• _The exercise_: Swap "closer" for "nearer" in the items, starting with the line that contains "Looking at this" and going on through the end of the items, and keep everything else unchanged. Leave the pictures out of your answer.

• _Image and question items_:
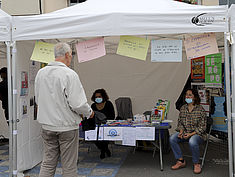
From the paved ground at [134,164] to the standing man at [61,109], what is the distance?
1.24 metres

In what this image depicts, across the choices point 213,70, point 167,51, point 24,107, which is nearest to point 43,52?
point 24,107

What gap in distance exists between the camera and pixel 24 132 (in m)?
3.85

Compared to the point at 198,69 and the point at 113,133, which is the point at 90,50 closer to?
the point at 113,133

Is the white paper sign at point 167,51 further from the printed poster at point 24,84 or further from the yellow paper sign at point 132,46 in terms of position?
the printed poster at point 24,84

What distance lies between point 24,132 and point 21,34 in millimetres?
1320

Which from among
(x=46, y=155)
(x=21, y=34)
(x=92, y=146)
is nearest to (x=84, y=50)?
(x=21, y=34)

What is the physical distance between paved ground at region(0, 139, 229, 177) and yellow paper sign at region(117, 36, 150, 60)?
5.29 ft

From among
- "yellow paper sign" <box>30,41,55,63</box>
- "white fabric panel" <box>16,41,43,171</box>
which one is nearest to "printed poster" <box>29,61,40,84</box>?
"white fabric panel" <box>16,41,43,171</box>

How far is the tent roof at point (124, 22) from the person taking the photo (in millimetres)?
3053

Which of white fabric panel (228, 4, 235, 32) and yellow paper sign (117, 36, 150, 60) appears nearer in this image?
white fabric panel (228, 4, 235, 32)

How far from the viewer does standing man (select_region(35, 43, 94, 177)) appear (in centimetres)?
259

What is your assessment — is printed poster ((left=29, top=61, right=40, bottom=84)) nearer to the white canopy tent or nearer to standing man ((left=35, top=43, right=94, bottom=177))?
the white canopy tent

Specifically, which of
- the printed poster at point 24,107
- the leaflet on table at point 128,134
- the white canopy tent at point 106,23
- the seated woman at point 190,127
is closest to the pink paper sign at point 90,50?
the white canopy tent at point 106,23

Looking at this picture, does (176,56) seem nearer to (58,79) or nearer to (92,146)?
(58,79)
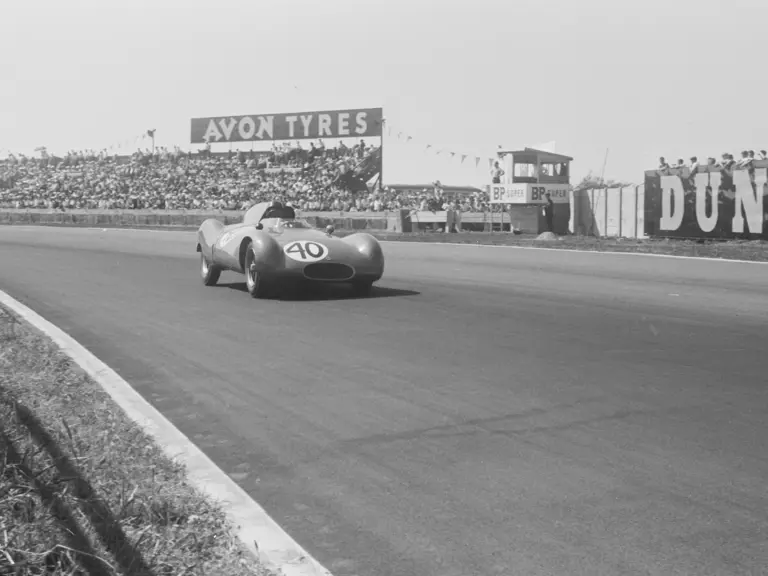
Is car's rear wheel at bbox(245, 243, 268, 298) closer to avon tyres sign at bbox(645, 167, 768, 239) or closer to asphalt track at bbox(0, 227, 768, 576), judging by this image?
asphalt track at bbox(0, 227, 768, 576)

• _Final result_:
Looking at this picture, does (176,56) seem nearer to (58,79) or nearer to (92,146)?
(58,79)
Is car's rear wheel at bbox(245, 243, 268, 298) nearer to avon tyres sign at bbox(645, 167, 768, 239) or nearer to asphalt track at bbox(0, 227, 768, 576), judging by this image?
asphalt track at bbox(0, 227, 768, 576)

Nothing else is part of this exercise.